## Aim
Copy each of the following items character for character, with no changes.

## Records shown
----
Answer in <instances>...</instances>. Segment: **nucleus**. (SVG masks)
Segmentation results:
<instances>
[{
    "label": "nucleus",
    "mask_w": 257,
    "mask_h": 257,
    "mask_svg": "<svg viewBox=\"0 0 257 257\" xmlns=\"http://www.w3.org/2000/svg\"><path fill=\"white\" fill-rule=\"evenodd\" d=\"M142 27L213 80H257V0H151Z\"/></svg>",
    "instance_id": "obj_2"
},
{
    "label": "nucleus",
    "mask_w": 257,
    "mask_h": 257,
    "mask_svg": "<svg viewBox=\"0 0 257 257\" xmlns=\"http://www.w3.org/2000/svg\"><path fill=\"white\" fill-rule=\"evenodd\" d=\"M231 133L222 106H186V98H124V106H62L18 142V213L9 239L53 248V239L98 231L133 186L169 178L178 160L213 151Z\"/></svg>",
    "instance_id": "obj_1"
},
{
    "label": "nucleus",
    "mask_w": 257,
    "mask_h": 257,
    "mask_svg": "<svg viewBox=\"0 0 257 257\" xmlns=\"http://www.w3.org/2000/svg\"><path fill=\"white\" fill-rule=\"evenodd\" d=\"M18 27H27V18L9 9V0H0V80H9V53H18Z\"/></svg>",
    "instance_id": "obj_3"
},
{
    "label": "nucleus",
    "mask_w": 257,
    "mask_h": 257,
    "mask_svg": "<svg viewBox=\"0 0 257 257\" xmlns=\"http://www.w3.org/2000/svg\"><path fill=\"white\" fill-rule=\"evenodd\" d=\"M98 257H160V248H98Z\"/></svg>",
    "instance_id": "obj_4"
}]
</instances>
----
## Output below
Answer in <instances>...</instances>. Segment: **nucleus**. (SVG masks)
Segmentation results:
<instances>
[{
    "label": "nucleus",
    "mask_w": 257,
    "mask_h": 257,
    "mask_svg": "<svg viewBox=\"0 0 257 257\" xmlns=\"http://www.w3.org/2000/svg\"><path fill=\"white\" fill-rule=\"evenodd\" d=\"M142 27L213 80H257V0H151Z\"/></svg>",
    "instance_id": "obj_2"
},
{
    "label": "nucleus",
    "mask_w": 257,
    "mask_h": 257,
    "mask_svg": "<svg viewBox=\"0 0 257 257\" xmlns=\"http://www.w3.org/2000/svg\"><path fill=\"white\" fill-rule=\"evenodd\" d=\"M231 133L222 106H186V98H124V106H62L18 142V213L9 239L53 248V239L98 231L133 186L169 178L178 160L213 151Z\"/></svg>",
    "instance_id": "obj_1"
},
{
    "label": "nucleus",
    "mask_w": 257,
    "mask_h": 257,
    "mask_svg": "<svg viewBox=\"0 0 257 257\" xmlns=\"http://www.w3.org/2000/svg\"><path fill=\"white\" fill-rule=\"evenodd\" d=\"M18 27H27V18L9 9V0H0V80H9V53H18Z\"/></svg>",
    "instance_id": "obj_3"
},
{
    "label": "nucleus",
    "mask_w": 257,
    "mask_h": 257,
    "mask_svg": "<svg viewBox=\"0 0 257 257\" xmlns=\"http://www.w3.org/2000/svg\"><path fill=\"white\" fill-rule=\"evenodd\" d=\"M98 257H160V248H98Z\"/></svg>",
    "instance_id": "obj_4"
}]
</instances>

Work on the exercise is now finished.